On opening night of Sailing to Byzantium, however, they didn't quite have the on-off timing figured out. During the first act, the Bath House started to feel like one. When the a/c kicked back on more than a half-hour into the evening, the audience could finally stop fanning madly with the programs and concentrate on the action onstage.
Not that there is much. Sailing is more of a slow stroll. In the home of writer Olivia Shakespear (Ellen Locy), Irish poet William Butler Yeats (Bill Jenkins) attempts to woo his longtime lover, suspected spy and revolutionary Maud Gonne (Carolyn McCormick). Wrapped up in the fight for Irish home rule, Gonne rebuffs Yeats, which makes the married Olivia's heart go pitter-pat; she's had a thing for Yeats for years. Enter "the penniless poet from Idaho," Ezra Pound (Ashley Wood), who's there as Yeats' secretary and to propose to Olivia's pretty daughter, Dorothy (Kelly Rypkema).
Everyone talks a blue streak in this play, set in 1916. They yammer about poetry, art and the addictive qualities of romantic love. Says Pound: "History and literature will tell us that the price of true love is suicide." Sort of a glass-half-empty guy, that Pound.
On Chase Corker's doily-strewn set, the characters sip tea and nibble cucumber sandwiches, making like Masterpiece Theatre for more than two hours. They even hold a séance, contacting the spirit of a sculptor friend of Pound's who recently has died on a battlefield in WWI.
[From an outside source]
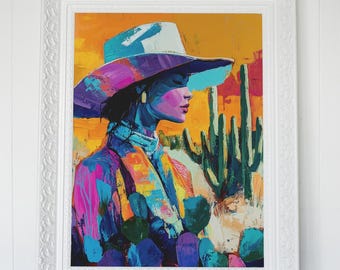 May include: A framed art print featuring a colorful portrait of a person wearing a cowboy hat. The artwork uses vibrant hues of blue, purple, pink, and yellow, depicting a desert landscape with cacti.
Echo's cast, directed by Linda Leonard, acquits itself admirably, posh accents and all. Carolyn McCormick gives a quiet, earthy performance as Gonne. Ashley Wood has fire in his eyes as Pound. There's just not a lot more to get hold of in Sailing to Byzantium, not any one character to fall in love with or engrossing mystery to solve. Just pretty people saying pretty things, which isn't quite enough.
With the air conditioning humming nicely though, act two provided several pleasant opportunities for short naps.